O plano consiste em roubar 650 mil dólares, deixar a quantia escondida com outro colega bancário, Román (Esteban Bigliardi), assumir a culpa pelo crime, cumprir pena e depois usufruir de sua parte do dinheiro bem longe da vida que levava antes. Acontece que o sujeito não rouba para ser rico, ele rouba para poder deixar de trabalhar.  Por isso, a quantia levada dos cofres corresponde à soma dos salários que ele e seu cúmplice involuntário receberiam até a aposentadoria caso continuassem no mesmo emprego. De acordo com os cálculos de Morán, mais vale passar três anos na cadeia do que outros 20 anos aprisionado na rotina.

Escrito e dirigido por Rodrigo Moreno (“O Guardião”, 2006), um dos integrantes do chamado “novo cinema argentino”, Os Delinquentes (Los Delincuentes) se confunde, a princípio, com um clássico filme de assalto. E de fato ele nasce como uma releitura moderna de Apenas Un Delincuente (1949), de Hugo Fregones. Há, inclusive, características típicas dos filmes de assalto da época, como o passeio noir da câmera pela cidade, ambientando os momentos e os lugares do cotidiano do protagonista anti-herói. Aos poucos, porém, o longa se revela mais existencialista do que sua inspiração. Assim, o assalto ao banco deixa de ser o centro da trama para funcionar como elemento catalisador das jornadas de dois homens apegados à possibilidade de ser donos do próprio tempo. 

São estabelecidos, visual e narrativamente, paralelos entre a prisão física experienciada por Morán após o roubo e o tempo em que Román amarga uma prisão burocrática no trabalho e sentimental em seu relacionamento monótono.  Ambos à espera do momento em que poderão encontrar a felicidade e viver do dinheiro roubado. Ambos pressionados, numa jocosidade de Moreno, por dois diferentes personagens do mesmo Germán da Silva.

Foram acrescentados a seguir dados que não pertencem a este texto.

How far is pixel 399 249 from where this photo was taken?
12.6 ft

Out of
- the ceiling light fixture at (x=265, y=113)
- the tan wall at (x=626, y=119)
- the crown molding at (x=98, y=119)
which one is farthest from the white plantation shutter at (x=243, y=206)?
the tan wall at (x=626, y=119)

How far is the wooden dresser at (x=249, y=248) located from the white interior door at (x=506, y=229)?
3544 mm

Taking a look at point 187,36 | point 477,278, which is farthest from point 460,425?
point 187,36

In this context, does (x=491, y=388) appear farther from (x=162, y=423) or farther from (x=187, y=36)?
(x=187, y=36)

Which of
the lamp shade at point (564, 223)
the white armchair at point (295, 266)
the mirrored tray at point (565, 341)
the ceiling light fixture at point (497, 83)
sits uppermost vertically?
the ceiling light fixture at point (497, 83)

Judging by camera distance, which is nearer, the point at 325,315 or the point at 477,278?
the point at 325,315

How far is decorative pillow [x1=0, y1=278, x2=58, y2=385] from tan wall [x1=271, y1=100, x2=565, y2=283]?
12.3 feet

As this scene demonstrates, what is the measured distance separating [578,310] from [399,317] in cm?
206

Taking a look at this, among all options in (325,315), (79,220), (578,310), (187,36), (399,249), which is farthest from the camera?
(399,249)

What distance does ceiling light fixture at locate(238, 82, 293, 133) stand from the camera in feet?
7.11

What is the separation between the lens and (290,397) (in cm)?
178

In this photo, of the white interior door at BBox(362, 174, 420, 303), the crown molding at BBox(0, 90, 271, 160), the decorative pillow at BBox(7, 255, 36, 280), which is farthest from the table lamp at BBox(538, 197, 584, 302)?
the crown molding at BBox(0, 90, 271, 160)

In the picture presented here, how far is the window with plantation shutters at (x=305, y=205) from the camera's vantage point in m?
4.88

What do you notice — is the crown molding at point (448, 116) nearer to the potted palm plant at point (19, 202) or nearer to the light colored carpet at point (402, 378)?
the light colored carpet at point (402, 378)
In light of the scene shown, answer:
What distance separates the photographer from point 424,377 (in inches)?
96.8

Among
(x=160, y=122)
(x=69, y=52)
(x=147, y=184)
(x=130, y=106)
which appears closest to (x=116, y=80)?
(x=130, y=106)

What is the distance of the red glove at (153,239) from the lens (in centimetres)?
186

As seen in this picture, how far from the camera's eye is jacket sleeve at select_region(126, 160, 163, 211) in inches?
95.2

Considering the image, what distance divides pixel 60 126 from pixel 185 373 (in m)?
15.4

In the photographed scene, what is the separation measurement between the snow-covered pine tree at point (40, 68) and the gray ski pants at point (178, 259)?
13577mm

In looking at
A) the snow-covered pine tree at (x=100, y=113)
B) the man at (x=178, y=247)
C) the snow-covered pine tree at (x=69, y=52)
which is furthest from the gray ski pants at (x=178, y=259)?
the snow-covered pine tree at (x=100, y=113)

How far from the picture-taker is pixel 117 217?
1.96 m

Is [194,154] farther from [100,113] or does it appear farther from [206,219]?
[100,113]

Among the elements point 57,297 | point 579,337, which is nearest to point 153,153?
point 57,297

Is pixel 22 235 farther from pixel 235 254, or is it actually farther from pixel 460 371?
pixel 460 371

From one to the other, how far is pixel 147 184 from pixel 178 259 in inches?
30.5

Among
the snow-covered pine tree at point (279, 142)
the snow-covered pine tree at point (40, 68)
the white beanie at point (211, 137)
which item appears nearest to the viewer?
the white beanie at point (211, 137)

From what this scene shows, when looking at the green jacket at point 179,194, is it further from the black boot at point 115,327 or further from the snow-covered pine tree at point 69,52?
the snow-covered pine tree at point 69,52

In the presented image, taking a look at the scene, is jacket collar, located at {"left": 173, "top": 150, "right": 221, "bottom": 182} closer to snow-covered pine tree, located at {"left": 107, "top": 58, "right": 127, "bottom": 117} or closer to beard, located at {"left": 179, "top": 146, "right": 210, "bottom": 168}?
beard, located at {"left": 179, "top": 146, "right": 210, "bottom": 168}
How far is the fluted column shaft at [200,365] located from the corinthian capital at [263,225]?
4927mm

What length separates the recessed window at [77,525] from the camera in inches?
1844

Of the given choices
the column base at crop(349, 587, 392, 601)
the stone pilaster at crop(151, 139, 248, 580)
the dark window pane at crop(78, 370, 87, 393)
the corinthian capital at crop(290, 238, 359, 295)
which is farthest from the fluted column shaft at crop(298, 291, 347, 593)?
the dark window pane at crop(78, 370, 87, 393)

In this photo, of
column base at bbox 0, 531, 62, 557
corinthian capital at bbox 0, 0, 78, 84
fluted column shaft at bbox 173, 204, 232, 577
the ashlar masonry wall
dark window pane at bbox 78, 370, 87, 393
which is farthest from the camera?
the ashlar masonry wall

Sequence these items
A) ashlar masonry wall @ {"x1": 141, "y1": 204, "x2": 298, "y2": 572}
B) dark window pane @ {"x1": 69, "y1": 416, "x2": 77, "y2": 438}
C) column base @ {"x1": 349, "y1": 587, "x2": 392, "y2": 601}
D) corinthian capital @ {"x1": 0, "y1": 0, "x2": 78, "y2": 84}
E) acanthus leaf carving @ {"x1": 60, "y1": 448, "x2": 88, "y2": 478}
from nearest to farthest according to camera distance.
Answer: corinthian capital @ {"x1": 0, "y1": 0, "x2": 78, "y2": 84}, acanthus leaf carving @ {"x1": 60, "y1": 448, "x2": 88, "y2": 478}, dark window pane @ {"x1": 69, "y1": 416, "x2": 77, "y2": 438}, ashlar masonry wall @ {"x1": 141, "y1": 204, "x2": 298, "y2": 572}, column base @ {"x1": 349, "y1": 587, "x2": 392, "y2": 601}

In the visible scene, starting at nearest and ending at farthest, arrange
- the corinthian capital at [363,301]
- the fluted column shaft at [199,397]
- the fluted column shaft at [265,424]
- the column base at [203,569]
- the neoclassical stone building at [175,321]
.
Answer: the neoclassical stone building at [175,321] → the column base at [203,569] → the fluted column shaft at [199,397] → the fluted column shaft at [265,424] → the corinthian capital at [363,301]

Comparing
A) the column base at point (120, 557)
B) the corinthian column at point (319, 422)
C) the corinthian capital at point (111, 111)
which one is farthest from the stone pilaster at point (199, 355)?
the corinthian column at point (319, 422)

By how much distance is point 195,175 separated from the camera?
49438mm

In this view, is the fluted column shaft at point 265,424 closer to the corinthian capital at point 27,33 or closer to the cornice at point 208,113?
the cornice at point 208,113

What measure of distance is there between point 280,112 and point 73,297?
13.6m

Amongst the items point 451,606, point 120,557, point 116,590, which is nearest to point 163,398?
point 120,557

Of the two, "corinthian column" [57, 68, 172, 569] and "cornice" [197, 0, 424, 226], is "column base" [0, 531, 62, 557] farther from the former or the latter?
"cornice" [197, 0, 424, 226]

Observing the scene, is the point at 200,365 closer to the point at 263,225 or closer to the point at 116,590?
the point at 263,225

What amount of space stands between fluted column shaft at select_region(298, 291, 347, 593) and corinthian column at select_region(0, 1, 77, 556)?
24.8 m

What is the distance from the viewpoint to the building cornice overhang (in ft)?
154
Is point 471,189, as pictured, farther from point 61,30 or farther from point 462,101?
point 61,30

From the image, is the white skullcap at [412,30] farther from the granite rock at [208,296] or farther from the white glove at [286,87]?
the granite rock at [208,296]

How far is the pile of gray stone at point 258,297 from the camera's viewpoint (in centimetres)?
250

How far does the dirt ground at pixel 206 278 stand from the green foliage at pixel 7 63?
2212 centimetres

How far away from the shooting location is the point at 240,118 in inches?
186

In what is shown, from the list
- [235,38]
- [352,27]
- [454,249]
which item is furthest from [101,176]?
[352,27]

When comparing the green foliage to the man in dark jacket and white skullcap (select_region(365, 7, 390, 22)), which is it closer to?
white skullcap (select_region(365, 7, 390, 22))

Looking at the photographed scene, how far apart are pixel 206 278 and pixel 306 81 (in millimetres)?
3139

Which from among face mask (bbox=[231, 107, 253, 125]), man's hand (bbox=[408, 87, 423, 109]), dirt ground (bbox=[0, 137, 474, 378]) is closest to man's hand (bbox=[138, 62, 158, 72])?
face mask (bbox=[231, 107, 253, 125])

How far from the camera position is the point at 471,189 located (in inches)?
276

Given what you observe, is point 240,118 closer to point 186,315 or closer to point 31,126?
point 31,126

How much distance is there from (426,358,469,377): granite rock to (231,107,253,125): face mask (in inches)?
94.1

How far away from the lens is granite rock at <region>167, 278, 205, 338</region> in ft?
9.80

Estruturado em duas partes, Os Delinquentes primeiro foca nas consequências do crime para os protagonistas e seus entornos e depois nas contradições e ironias de seus destinos. Então, entre a densidade da atmosfera urbana portenha e a tranquilidade das serras de Córdoba, flertando com vários gêneros cinematográficos (romance, drama, policial, farsa) e tendo “Adonde Está la Libertad”, clássico Pappo’s Blues de 1971, como destaque na trilha sonora, o filme propõe reflexões sobre valor do tempo livre e o significado do trabalho.

Reflexões que nunca soam afetadas ou ingênuas, já que paira por todo o filme um tom tragicômico que embala também uma crítica de Moreno à miserabilidade e ao escapismo com que seu bancário libertário decide tentar burlar o sistema.

Durante três horas (que definitivamente não demoram tanto a passar), Os Delinquentes elabora com muita essência argentina e imprevisibilidade uma história que trata de expectativas e realidades tangenciando muitas das características de nosso tempo.

Os Delinquentes é o filme representante da Argentina na disputa por uma indicação ao Oscar 2024 de Melhor Filme Internacional
Em cartaz nos cinemas brasileiros desde 26 de outubro. Em breve no catálogo da MUBI.